Diving into cases, analyzing them, and meticulously breaking down every detail is where I find excitement and satisfaction. The process of uncovering the nuances of a case and crafting a precise argument is something that drives me—it is an intellectual challenge that constantly pushes me to grow. Ultimately, as a lawyer, I will still be helping people by navigating the legal complexities that impact their everyday lives. Medical law, in particular, gives me the opportunity to understand the inner workings of the medical system and use my legal skills to support those who have been wronged and make a tangible difference in their lives. The chance to advocate for individuals who may not have a voice and to make a tangible difference in their lives is what fuels my passion for this field.

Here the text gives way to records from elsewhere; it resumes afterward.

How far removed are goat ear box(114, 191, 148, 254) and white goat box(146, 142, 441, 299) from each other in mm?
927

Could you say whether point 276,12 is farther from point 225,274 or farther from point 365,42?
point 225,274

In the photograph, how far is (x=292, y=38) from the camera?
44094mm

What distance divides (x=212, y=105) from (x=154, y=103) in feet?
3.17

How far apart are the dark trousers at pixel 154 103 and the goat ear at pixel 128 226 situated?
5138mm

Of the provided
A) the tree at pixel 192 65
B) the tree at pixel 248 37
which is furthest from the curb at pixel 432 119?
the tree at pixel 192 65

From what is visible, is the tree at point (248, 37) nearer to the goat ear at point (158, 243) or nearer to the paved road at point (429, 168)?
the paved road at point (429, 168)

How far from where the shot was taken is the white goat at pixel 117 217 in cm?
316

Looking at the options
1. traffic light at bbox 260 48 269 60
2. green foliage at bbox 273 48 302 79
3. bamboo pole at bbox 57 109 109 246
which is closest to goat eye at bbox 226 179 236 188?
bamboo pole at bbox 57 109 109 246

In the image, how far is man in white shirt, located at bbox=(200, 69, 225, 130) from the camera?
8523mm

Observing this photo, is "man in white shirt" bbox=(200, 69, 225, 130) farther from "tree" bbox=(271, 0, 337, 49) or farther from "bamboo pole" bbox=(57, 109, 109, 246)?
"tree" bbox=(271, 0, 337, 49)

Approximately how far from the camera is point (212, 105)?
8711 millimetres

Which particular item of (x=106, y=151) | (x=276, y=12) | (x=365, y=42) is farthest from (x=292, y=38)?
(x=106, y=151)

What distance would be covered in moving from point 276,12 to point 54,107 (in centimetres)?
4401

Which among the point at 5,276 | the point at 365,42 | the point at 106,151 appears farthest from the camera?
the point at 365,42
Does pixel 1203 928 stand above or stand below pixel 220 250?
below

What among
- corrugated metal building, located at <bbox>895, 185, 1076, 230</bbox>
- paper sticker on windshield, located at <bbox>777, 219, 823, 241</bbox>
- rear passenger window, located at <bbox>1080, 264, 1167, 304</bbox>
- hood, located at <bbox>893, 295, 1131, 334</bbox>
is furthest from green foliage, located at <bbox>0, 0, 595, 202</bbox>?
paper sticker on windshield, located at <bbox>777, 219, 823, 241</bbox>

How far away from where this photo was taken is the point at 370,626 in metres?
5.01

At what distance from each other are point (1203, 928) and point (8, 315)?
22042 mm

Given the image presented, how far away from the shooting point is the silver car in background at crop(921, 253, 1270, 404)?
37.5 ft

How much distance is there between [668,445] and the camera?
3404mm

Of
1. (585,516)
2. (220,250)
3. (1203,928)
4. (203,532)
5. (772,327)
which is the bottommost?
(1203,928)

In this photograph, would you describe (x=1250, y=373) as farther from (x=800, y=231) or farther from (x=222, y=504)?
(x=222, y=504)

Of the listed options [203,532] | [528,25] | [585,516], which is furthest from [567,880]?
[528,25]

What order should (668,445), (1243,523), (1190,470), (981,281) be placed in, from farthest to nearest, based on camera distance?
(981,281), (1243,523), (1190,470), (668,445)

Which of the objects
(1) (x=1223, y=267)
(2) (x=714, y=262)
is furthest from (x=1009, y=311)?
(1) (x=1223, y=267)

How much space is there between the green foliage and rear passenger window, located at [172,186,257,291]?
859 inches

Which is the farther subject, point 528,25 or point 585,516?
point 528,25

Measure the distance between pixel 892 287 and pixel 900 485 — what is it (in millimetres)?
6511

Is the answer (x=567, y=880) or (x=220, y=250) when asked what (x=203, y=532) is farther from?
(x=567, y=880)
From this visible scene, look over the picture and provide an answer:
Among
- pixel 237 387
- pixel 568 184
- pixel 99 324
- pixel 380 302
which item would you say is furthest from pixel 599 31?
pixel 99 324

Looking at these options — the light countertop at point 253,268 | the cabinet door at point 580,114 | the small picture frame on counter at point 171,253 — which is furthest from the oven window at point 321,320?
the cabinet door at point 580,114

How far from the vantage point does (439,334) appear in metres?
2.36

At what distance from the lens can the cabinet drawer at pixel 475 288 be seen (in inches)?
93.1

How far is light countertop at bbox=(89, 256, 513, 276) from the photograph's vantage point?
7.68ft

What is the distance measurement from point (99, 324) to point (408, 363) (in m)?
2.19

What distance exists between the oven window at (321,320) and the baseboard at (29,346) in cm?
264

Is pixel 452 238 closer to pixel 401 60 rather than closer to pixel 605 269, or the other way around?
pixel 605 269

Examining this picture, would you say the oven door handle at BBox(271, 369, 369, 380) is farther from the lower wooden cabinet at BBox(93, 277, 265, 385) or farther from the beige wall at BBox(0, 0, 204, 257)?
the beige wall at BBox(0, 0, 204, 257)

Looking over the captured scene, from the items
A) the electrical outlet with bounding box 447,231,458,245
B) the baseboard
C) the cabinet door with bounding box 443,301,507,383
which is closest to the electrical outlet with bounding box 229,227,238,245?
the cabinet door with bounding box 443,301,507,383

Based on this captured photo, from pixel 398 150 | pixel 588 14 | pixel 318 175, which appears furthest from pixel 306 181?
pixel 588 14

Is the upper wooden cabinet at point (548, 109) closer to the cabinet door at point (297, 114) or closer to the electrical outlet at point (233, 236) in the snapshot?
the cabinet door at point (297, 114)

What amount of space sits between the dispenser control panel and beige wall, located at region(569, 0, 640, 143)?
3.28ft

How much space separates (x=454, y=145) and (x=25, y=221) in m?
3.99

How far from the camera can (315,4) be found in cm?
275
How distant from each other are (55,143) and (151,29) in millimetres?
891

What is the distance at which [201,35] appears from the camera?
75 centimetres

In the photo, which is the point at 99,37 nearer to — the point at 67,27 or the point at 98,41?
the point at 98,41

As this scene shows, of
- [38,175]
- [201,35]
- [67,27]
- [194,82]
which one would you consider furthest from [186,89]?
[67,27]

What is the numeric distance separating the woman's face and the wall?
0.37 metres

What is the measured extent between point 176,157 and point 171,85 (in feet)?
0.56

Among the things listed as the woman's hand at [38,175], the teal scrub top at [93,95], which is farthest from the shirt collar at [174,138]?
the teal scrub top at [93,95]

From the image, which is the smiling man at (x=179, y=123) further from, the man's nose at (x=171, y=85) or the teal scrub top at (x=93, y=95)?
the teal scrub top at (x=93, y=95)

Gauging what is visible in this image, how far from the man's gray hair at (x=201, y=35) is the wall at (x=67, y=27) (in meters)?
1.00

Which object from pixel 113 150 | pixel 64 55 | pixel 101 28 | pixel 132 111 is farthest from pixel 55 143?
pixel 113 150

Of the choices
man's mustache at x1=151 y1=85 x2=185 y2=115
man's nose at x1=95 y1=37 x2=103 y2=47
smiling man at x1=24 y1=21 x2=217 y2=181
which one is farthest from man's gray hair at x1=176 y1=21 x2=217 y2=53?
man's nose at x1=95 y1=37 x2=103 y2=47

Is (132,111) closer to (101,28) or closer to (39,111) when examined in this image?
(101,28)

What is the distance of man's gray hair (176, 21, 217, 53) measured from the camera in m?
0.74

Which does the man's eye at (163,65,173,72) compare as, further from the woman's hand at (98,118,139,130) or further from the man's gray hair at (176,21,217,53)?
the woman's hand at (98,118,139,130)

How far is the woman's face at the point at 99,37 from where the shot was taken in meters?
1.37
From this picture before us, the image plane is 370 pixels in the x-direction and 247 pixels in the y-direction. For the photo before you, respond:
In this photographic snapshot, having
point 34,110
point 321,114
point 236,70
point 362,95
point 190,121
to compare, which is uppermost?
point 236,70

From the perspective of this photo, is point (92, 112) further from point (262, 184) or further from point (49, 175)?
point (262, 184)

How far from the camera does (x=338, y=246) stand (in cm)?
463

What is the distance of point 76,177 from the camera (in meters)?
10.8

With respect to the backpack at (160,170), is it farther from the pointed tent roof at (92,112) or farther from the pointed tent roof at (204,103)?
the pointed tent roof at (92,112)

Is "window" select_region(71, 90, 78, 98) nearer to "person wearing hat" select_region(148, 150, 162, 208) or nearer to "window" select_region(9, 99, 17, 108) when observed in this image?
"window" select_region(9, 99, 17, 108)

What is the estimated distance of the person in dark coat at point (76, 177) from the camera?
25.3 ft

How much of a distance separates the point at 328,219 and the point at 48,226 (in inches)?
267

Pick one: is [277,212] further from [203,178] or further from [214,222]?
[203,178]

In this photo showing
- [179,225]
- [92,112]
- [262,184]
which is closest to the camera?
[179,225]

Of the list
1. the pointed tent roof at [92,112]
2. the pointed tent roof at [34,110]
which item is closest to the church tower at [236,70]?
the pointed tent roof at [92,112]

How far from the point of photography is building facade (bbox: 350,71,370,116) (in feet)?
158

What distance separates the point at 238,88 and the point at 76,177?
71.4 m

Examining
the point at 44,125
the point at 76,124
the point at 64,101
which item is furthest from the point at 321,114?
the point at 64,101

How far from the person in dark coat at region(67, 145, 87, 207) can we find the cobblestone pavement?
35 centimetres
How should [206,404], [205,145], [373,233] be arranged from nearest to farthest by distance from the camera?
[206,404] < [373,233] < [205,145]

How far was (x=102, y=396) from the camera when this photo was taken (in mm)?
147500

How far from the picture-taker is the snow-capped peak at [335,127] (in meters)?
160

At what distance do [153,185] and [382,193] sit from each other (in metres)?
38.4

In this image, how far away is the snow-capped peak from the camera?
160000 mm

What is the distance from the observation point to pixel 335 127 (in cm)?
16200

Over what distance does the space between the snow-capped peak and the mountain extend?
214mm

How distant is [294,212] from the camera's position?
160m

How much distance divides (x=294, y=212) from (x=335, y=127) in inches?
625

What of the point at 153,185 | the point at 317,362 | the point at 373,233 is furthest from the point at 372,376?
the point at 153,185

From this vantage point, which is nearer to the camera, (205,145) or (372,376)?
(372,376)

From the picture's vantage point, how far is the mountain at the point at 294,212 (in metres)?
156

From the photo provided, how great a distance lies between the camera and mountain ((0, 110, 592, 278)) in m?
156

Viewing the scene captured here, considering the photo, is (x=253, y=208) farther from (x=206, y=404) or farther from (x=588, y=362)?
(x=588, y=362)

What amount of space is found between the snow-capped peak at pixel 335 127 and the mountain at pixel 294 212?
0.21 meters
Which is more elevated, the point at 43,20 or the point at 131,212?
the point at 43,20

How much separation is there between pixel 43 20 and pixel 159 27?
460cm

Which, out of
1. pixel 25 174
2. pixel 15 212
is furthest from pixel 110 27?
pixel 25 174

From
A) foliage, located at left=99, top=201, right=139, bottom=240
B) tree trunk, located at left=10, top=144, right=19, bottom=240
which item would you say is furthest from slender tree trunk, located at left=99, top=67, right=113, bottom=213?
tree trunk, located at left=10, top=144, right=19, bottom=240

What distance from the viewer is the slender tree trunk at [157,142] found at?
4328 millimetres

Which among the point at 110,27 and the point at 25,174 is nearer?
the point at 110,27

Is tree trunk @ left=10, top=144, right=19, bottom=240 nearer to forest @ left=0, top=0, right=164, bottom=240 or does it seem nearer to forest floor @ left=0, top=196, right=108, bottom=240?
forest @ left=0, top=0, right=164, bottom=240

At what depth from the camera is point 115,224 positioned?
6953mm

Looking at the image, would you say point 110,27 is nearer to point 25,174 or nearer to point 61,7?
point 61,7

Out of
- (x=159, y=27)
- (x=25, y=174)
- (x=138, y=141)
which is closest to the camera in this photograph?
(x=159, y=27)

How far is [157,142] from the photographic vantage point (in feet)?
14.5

A New Perspective on Change

Dropping out of medical school or any educational institution, for that matter, is commonplace. Even though in Germany about 30 percent and in the UK about 6 percent of all students drop out of university once, not many people talk about it. I never did, but it is important. You should not force yourself to stick with a job or career path that you do not truly enjoy. This does not mean you should quit the moment things get difficult, but if you genuinely know that it is not the right path for you, it is okay to make a change. This is not failure, as I always thought it was. It took some time, but I was able to grow out of that mindset. 

I had no idea at the time that stepping away from medicine would take me down a path that would eventually lead to me studying law at Oxford. What initially felt like a failure turned out to be one of the best things that could have happened to me.